Longest Consecutive Subsequence

Given an array arr[] of non-negative integers. Find the length of the longest sub-sequence such that elements in the subsequence are consecutive integers, the consecutive numbers can be in any order.

Examples:

Input: arr[] = [2, 6, 1, 9, 4, 5, 3]
Output: 6
Explanation: The consecutive numbers here are 1, 2, 3, 4, 5, 6. These 6 numbers form the longest consecutive subsquence.

Input: arr[] = [1, 9, 3, 10, 4, 20, 2]
Output: 4
Explanation: 1, 2, 3, 4 is the longest consecutive subsequence.

Input: arr[] = [15, 13, 12, 14, 11, 10, 9]
Output: 7
Explanation: The longest consecutive subsequence is 9, 10, 11, 12, 13, 14, 15, which has a length of 7.

Constraints:
1 <= arr.size() <= 10⁵
0 <= arr[i] <= 10⁵

Approach 01:

#include <vector>
#include <set>
#include <algorithm>
using namespace std;

class Solution {
public:
    // Function to return the length of the longest subsequence of consecutive integers.
    int longestConsecutive(vector<int>& arr) {
        set<int> uniqueElements(arr.begin(), arr.end());
        vector<int> sortedArray;
        int maxLength = 0;
        int currentLength = 1;

        for (const int &element : uniqueElements) {
            sortedArray.push_back(element);
        }

        for (int index = 1; index < sortedArray.size(); ++index) {
            if (sortedArray[index - 1] + 1 == sortedArray[index]) {
                ++currentLength;
                continue;
            }
            maxLength = max(maxLength, currentLength);
            currentLength = 1;
        }

        // Final check in case the longest sequence is at the end
        maxLength = max(maxLength, currentLength);

        return maxLength;
    }
};

class Solution:
    def longestConsecutive(self, arr):
        uniqueElements = set(arr)
        sortedArray = sorted(uniqueElements)
        maxLength = 0
        currentLength = 1

        for index in range(1, len(sortedArray)):
            if sortedArray[index - 1] + 1 == sortedArray[index]:
                currentLength += 1
            else:
                maxLength = max(maxLength, currentLength)
                currentLength = 1

        # Final check in case the longest sequence is at the end
        maxLength = max(maxLength, currentLength)

        return maxLength

Time Complexity Analysis

• Creating the Set uniqueElements:

  • The std::set is constructed using the input vector arr via its constructor:
    set<int> uniqueElements(arr.begin(), arr.end());
  • This involves inserting each element of arr into the set.

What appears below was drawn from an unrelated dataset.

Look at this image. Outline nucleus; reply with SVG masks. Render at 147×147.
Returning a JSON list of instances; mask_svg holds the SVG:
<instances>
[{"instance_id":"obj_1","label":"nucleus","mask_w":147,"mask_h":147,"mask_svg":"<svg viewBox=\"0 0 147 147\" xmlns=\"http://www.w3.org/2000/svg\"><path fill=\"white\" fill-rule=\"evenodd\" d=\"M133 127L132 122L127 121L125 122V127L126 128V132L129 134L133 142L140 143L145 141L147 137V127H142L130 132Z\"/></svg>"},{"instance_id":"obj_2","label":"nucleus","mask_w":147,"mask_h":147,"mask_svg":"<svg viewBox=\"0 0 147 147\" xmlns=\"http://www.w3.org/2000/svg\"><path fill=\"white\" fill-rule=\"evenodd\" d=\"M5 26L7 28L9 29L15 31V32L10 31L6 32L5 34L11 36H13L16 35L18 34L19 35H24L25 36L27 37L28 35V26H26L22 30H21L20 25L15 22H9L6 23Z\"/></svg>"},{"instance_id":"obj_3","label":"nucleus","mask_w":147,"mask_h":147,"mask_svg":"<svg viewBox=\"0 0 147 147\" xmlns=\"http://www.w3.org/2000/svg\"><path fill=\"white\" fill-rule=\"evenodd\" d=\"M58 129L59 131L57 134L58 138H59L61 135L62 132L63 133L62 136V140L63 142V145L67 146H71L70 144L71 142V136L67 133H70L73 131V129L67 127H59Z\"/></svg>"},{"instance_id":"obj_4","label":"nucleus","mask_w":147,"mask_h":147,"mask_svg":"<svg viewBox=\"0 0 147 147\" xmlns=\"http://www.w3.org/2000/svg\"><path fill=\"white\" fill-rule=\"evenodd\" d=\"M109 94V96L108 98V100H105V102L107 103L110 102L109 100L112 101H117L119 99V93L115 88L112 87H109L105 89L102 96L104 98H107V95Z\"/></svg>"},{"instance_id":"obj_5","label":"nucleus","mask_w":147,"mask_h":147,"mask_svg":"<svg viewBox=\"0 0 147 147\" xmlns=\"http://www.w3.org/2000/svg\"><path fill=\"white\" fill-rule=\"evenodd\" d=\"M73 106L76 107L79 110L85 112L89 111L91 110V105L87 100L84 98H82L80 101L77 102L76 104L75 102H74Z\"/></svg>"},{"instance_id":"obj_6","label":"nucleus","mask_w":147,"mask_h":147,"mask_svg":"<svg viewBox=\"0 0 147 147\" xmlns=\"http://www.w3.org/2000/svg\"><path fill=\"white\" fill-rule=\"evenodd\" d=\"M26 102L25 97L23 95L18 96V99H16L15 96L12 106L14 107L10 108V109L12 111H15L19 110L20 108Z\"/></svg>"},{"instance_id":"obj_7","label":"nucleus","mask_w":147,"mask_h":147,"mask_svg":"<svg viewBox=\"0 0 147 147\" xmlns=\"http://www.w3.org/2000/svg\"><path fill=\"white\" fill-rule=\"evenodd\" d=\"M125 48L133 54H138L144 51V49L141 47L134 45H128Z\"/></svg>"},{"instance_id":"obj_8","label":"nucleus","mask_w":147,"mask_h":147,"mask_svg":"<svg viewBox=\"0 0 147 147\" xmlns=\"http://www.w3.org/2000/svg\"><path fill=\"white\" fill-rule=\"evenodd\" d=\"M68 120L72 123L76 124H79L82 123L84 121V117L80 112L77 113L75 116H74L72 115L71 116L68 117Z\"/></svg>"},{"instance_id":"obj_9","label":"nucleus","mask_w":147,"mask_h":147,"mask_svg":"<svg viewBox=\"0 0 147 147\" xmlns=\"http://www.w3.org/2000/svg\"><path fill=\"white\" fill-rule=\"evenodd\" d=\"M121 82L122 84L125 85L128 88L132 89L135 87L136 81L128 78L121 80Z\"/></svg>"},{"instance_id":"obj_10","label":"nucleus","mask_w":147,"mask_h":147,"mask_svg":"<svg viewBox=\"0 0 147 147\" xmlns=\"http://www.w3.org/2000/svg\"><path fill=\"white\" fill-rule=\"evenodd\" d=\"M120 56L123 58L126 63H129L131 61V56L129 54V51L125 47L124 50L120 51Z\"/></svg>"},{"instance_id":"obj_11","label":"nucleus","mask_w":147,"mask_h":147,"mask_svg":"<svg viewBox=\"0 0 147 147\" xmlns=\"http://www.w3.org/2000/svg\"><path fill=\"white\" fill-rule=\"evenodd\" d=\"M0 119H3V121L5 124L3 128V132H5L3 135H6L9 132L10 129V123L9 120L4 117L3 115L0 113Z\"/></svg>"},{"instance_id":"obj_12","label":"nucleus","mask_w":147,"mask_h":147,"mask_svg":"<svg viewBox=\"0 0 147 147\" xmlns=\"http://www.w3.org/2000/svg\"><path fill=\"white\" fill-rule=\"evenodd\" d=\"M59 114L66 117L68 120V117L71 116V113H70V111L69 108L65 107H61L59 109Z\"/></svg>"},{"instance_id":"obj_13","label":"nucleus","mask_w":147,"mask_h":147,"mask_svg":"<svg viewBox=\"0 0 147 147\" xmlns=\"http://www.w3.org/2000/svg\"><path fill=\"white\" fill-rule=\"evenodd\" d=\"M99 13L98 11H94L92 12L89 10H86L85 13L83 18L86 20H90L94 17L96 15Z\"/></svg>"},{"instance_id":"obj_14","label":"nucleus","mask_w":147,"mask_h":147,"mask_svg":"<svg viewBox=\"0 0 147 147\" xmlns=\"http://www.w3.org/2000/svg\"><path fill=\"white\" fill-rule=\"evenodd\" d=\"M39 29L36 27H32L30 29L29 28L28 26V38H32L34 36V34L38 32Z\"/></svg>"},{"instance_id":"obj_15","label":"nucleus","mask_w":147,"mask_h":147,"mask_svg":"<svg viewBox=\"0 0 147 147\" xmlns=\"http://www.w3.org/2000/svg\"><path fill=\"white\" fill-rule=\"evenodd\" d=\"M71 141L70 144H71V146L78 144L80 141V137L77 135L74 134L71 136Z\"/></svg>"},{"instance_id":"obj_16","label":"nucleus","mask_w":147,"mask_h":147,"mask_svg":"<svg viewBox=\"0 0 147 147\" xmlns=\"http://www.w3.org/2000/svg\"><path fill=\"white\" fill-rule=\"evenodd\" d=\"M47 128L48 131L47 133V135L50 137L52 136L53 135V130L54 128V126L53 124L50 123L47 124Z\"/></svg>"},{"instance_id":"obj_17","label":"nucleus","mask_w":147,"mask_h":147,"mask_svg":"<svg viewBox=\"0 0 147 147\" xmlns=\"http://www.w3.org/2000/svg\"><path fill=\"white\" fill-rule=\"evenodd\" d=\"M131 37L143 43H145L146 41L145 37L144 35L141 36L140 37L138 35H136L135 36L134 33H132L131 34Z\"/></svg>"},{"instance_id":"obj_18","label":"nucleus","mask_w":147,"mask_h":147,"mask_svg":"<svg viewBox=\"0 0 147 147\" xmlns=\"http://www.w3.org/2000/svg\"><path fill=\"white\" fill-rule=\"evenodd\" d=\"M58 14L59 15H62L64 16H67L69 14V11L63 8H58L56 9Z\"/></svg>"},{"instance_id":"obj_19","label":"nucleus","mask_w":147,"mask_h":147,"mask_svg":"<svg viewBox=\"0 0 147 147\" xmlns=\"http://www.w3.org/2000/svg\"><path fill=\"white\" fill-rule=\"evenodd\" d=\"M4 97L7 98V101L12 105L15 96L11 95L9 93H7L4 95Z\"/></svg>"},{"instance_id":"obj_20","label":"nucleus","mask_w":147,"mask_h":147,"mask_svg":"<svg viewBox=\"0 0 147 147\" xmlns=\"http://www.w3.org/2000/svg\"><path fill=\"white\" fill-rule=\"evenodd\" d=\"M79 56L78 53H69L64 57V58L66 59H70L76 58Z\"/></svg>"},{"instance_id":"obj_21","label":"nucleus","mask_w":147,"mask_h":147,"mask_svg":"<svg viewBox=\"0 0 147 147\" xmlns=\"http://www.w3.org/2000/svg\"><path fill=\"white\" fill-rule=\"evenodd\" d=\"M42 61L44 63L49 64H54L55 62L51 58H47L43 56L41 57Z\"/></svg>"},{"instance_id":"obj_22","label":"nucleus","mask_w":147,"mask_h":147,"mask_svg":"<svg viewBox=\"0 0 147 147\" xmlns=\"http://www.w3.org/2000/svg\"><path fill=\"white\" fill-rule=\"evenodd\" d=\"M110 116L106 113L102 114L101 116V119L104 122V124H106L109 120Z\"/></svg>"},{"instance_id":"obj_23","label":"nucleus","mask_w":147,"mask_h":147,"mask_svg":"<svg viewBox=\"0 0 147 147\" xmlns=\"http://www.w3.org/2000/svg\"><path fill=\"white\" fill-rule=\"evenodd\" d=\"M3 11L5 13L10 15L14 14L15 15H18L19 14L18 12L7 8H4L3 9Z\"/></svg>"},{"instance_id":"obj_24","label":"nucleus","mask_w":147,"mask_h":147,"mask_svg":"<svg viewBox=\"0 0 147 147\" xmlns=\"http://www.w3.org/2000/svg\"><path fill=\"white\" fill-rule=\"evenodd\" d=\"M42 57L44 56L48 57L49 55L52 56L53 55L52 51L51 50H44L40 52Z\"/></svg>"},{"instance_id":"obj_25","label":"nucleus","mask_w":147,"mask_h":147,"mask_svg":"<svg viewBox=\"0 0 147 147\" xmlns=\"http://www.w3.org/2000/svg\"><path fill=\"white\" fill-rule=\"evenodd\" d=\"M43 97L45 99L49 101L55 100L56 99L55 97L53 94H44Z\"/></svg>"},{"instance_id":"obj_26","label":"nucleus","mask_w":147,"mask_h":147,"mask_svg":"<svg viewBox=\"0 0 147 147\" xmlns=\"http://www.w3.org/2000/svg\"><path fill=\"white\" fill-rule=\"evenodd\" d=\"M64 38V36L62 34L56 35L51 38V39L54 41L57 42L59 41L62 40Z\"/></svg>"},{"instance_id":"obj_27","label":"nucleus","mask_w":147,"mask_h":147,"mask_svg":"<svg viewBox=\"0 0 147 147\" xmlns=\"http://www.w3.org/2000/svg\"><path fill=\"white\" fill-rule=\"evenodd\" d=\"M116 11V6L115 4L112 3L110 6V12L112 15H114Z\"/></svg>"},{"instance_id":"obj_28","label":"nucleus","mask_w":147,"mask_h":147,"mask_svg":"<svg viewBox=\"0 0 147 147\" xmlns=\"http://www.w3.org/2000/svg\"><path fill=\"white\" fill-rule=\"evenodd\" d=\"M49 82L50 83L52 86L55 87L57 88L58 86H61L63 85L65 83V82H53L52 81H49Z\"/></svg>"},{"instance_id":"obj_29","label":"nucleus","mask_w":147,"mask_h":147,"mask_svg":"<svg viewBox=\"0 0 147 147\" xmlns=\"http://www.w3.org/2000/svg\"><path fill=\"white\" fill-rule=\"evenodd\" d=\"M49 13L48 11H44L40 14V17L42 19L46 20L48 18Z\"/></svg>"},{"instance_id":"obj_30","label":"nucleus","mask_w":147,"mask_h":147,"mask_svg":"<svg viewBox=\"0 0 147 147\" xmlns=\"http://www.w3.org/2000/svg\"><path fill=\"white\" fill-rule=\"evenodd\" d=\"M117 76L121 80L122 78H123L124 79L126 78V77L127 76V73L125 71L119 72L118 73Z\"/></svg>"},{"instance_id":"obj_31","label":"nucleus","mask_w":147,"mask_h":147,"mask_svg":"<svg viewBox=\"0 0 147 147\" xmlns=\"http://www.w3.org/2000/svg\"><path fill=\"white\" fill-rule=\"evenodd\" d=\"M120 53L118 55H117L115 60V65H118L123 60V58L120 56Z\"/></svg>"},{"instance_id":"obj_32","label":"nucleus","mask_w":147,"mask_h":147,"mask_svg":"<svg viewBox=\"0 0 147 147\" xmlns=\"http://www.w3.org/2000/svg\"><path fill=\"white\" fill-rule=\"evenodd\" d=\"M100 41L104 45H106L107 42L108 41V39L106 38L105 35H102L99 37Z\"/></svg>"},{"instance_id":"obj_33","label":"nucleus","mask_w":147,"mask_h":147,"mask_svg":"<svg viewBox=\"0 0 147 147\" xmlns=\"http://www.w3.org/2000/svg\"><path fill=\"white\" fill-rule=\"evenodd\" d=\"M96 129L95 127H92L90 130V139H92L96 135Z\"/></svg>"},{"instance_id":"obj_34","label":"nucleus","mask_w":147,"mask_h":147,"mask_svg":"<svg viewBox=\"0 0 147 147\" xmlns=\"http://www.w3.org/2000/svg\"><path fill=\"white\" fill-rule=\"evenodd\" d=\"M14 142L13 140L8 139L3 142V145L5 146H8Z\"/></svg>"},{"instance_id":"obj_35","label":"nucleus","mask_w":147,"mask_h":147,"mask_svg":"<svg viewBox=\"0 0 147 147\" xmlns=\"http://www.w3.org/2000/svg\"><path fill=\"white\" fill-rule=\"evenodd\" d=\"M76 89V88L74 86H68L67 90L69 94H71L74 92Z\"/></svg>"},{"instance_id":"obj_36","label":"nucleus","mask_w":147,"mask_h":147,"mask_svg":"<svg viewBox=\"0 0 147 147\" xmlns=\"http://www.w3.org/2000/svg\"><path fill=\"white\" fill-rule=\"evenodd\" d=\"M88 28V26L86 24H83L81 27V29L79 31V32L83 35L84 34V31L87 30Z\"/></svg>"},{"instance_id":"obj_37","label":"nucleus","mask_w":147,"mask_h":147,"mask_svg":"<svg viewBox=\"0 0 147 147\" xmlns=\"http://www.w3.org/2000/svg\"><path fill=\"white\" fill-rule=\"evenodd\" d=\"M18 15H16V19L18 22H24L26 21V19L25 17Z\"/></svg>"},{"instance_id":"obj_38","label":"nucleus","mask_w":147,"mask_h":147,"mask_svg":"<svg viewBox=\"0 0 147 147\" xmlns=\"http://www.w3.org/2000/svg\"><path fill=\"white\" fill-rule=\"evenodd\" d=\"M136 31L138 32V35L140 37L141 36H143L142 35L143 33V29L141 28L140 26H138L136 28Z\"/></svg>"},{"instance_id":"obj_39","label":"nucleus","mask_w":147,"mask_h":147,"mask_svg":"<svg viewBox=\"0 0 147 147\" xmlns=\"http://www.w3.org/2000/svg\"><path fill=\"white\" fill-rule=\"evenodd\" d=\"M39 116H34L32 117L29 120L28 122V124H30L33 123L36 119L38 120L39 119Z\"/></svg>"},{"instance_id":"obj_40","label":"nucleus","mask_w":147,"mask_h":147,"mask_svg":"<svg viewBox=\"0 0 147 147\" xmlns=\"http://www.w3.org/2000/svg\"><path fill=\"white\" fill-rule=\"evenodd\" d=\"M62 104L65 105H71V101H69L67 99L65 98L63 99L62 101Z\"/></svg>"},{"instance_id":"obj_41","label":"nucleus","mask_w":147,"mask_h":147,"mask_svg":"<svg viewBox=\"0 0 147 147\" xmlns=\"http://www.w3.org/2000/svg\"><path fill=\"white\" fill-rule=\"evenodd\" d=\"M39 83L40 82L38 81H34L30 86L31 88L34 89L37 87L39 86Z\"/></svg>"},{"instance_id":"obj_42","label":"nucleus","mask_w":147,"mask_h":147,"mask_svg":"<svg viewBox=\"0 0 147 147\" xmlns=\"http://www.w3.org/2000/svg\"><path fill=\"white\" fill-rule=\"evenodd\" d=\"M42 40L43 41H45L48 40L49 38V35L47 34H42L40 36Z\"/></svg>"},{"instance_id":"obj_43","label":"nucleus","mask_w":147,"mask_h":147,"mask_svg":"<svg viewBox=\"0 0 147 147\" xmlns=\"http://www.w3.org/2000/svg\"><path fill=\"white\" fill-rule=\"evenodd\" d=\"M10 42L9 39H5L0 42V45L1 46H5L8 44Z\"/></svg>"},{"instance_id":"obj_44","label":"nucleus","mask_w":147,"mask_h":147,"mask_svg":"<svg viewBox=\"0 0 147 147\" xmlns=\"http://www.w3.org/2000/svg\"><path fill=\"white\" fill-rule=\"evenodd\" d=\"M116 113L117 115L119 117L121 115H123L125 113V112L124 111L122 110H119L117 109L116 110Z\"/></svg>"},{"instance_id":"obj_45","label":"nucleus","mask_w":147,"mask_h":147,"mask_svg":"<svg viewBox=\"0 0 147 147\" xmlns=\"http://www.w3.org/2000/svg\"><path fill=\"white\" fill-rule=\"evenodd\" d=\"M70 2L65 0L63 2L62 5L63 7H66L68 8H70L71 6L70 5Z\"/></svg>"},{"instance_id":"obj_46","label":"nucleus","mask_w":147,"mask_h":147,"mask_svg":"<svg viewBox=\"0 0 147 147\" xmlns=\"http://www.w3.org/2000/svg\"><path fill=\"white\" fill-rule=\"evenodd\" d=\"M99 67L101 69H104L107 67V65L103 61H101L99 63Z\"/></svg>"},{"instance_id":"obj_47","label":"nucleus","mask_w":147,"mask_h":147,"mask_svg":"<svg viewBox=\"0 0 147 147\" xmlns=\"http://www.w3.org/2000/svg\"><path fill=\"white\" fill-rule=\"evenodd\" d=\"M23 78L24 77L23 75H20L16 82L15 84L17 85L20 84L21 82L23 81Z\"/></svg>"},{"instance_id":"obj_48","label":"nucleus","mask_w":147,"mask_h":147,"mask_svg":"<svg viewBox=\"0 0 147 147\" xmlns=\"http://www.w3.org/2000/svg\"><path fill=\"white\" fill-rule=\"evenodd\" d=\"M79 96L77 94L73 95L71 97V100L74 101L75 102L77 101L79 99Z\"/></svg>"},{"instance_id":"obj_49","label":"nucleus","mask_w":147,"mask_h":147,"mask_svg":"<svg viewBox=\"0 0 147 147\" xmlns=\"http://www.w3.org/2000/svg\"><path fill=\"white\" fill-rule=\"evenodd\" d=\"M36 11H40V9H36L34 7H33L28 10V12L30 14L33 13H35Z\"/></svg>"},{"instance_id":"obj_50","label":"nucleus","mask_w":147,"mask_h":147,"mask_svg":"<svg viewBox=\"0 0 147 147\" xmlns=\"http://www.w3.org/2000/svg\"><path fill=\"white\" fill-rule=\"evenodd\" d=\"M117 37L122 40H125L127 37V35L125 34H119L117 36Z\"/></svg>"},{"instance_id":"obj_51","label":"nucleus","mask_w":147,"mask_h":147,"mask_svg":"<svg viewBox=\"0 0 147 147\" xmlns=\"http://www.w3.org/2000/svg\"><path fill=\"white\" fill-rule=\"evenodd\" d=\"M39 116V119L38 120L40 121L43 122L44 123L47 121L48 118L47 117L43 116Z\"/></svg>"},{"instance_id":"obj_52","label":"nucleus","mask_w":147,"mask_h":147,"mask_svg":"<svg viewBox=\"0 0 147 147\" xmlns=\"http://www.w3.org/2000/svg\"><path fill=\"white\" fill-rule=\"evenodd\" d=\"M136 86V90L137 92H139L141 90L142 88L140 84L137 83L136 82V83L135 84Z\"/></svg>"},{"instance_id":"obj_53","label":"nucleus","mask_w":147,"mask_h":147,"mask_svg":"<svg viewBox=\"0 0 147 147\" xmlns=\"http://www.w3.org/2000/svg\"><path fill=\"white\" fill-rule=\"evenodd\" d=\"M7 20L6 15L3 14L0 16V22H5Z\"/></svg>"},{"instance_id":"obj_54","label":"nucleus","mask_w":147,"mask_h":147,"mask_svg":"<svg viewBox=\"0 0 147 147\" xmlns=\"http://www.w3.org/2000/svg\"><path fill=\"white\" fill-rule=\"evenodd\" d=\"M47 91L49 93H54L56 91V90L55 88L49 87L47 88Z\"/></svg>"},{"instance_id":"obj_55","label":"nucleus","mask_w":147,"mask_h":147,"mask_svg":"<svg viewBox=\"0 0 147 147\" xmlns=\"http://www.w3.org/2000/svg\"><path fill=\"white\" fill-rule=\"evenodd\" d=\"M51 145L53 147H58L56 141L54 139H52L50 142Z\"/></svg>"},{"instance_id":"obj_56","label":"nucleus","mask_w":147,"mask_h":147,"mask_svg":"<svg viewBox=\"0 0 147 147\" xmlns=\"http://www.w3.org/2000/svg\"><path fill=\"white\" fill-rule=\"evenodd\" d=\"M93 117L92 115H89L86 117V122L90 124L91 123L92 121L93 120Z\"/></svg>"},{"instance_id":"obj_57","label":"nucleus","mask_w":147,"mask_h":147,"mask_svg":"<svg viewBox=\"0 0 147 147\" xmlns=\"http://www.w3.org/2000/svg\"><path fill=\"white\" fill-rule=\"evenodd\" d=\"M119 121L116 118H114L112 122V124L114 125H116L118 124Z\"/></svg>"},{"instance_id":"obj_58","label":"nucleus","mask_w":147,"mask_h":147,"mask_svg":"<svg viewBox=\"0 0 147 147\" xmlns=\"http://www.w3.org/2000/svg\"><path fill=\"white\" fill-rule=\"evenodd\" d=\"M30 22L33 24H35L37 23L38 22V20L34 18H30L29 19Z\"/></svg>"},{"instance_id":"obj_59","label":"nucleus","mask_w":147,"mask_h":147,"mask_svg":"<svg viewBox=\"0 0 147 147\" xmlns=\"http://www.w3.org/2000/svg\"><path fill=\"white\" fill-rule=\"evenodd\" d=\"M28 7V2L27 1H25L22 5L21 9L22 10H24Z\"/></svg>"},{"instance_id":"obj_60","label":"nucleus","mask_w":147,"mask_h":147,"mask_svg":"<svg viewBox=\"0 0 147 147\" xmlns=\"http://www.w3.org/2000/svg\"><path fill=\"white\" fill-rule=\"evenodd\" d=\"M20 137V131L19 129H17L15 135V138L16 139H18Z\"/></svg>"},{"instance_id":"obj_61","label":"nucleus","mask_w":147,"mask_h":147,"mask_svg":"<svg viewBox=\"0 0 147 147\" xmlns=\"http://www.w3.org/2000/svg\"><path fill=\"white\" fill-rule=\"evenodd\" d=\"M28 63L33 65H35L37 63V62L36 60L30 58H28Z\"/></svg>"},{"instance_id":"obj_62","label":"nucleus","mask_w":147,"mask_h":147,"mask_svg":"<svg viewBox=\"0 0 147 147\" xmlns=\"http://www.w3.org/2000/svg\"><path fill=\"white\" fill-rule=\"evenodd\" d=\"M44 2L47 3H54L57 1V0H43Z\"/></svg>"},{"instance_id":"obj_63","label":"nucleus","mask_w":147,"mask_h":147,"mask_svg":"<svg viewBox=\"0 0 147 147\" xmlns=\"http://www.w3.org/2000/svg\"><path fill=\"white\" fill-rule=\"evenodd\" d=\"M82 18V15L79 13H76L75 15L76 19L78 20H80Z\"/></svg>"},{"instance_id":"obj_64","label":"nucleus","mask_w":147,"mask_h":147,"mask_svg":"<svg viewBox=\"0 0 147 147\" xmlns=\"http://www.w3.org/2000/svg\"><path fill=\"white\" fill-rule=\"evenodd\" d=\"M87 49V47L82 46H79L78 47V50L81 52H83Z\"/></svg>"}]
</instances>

Since a set uses a balanced binary search tree (e.g., Red-Black Tree) for storage, each insertion operation takes \( O(\log n) \).
  • If there are \( n \) elements in the array arr, the total time complexity for this step is: \( O(n \log n) \).

• Copying Elements from the Set to the Vector sortedArray:

  • Iterating through all elements of the set takes \( O(n) \), where \( n \) is the number of unique elements in the array.
  • Copying these elements into the vector sortedArray also takes \( O(n) \).
  • Combined time complexity for this step: \( O(n) \).

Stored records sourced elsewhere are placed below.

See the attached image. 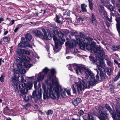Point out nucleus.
<instances>
[{
  "instance_id": "obj_1",
  "label": "nucleus",
  "mask_w": 120,
  "mask_h": 120,
  "mask_svg": "<svg viewBox=\"0 0 120 120\" xmlns=\"http://www.w3.org/2000/svg\"><path fill=\"white\" fill-rule=\"evenodd\" d=\"M48 72L50 74L47 76V79L45 80V85L43 83L42 88L44 90V98L50 97L53 99H58L60 96L59 90H61V86H60L57 79L54 75L55 72V70L52 68L51 70L47 68L44 69L43 71L36 75L35 77L32 76L30 78L34 79H36L39 82L43 80L45 75Z\"/></svg>"
},
{
  "instance_id": "obj_2",
  "label": "nucleus",
  "mask_w": 120,
  "mask_h": 120,
  "mask_svg": "<svg viewBox=\"0 0 120 120\" xmlns=\"http://www.w3.org/2000/svg\"><path fill=\"white\" fill-rule=\"evenodd\" d=\"M17 53L19 57L16 59V61L18 62L17 68L14 70V76L12 77V81L13 82L12 84V86H16V87H17L18 85L17 82L19 85L23 84L22 83L26 81L22 76L20 77V82L18 81V78L19 77V74H24L26 72V70L23 68V67L30 68L32 66V64H30L32 62L31 60L24 55L25 54H29L30 53L28 51L24 49H18Z\"/></svg>"
},
{
  "instance_id": "obj_3",
  "label": "nucleus",
  "mask_w": 120,
  "mask_h": 120,
  "mask_svg": "<svg viewBox=\"0 0 120 120\" xmlns=\"http://www.w3.org/2000/svg\"><path fill=\"white\" fill-rule=\"evenodd\" d=\"M84 69L86 79L83 80L79 78L75 79L74 82L75 85H73L72 86L74 93H76V90L79 93L83 91L85 89L89 87L90 85H93L99 80L98 72L95 79L94 74L90 69L85 67Z\"/></svg>"
},
{
  "instance_id": "obj_4",
  "label": "nucleus",
  "mask_w": 120,
  "mask_h": 120,
  "mask_svg": "<svg viewBox=\"0 0 120 120\" xmlns=\"http://www.w3.org/2000/svg\"><path fill=\"white\" fill-rule=\"evenodd\" d=\"M76 38L77 40V41L79 43V45L81 49L84 50L86 49L88 50H91L92 52H93L95 53L97 52L99 53L101 50L99 48H96L90 44H88L83 38L77 39L76 37Z\"/></svg>"
},
{
  "instance_id": "obj_5",
  "label": "nucleus",
  "mask_w": 120,
  "mask_h": 120,
  "mask_svg": "<svg viewBox=\"0 0 120 120\" xmlns=\"http://www.w3.org/2000/svg\"><path fill=\"white\" fill-rule=\"evenodd\" d=\"M105 107L107 110L105 109L104 108H103V111L102 113L105 115H108L109 112L112 115V117L114 120H120V109L119 108L116 109V111L115 113L112 111V109L110 106L107 104L105 105Z\"/></svg>"
},
{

• Iterating Through sortedArray to Find the Longest Consecutive Subsequence:

  • The second loop iterates through the sortedArray to find the longest consecutive sequence:

  for (int index = 1; index < sortedArray.size(); ++index) { ... }

  • This involves one pass over the \( n \) unique elements, making the time complexity: \( O(n) \).

Overall Time Complexity: Adding up all the steps: \( O(n \log n) + O(n) + O(n) = O(n \log n) \)

Space Complexity Analysis

• Space for the Set uniqueElements:

  • The set stores all the unique elements of the input array. In the worst case, all elements in arr are unique, so the space complexity is: \( O(n) \).

• Space for the Vector sortedArray:

  • The sortedArray vector stores the same \( n \) unique elements as the set. Hence, this requires: \( O(n) \).

• Auxiliary Variables:

  • The code uses integer variables like maxLength and currentLength, which take \( O(1) \) space.